Die berühmten, ikonischen Usagi, japanisch für Hase, sind ein wiederkehrendes Motiv im Werk der international renommierten, japanisch-schweizerischen Künstlerin Leiko Ikemura. Nun präsentiert die seit 1990 in Berlin lebende Malerin und Bildhauerin diese hybriden Wesen im Georg Kolbe Museum. Die Einzelausstellung mit dem humorvollen Titel „Witty Witches“, den sie mit „Listige Hexen“ übersetzt, widmet sich vor allem ihrem vielfältigen skulpturalen Werk. Die über 30 Objekten werden ergänzt durch Gemälde und Zeichnungen seit den 1990erJahren.

^^^^

### Aufgaben
**1)** Beantworte diese Fragen zum Text über die Ausstellung von Leiko Ikemura:
(a) Was heißt das japanische Wort Usagi?
(b) Seit welchem Jahr lebt die Künstlerin in Berlin?
(c) Wie übersetzt sie den Titel „Witty Witches“?
**2)** Schreib den Text über die Ausstellung von Leiko Ikemura nach seinem letzten Satz weiter.

### Datenauszug
^^^^

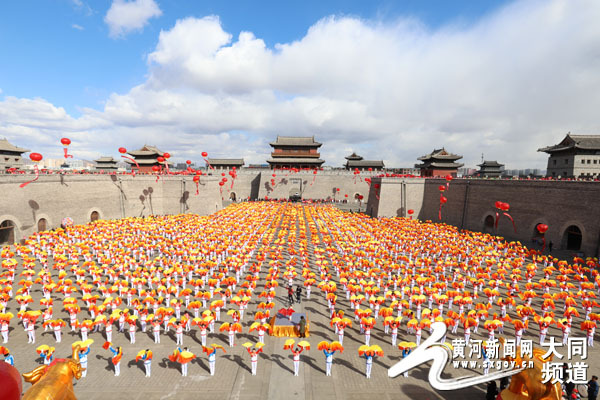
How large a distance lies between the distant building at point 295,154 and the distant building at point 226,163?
8.44m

^^^^

### Lösungen
**1)**
(a) Hase
(b) Seit 1990
(c) „Listige Hexen“

**2)**
Ein Sinnbild für Barmherzigkeit und Fürsorge

Eindrucksvoll inszeniert in Georg Kolbes ehemaligem Atelierraum mit den Fensterfronten zum Garten, stehen die Usagi zu Beginn im Zentrum der Aufmerksamkeit. In der japanischen Mythologie ist der Hase Sinnbild für Barmherzigkeit, Selbstlosigkeit und Fürsorge. Bei Leiko Ikemura verbinden sich Mensch und Tier zu einem schützenden Schrein. Einen starken Kontrast dazu bilden die düsteren, expressiven Gemälde „Kuro Ame II III“ aus dem Jahr 2022. Ihnen wohnt aber trotz dunkler Bedrohlichkeit ein lichter Funken Hoffnung inne.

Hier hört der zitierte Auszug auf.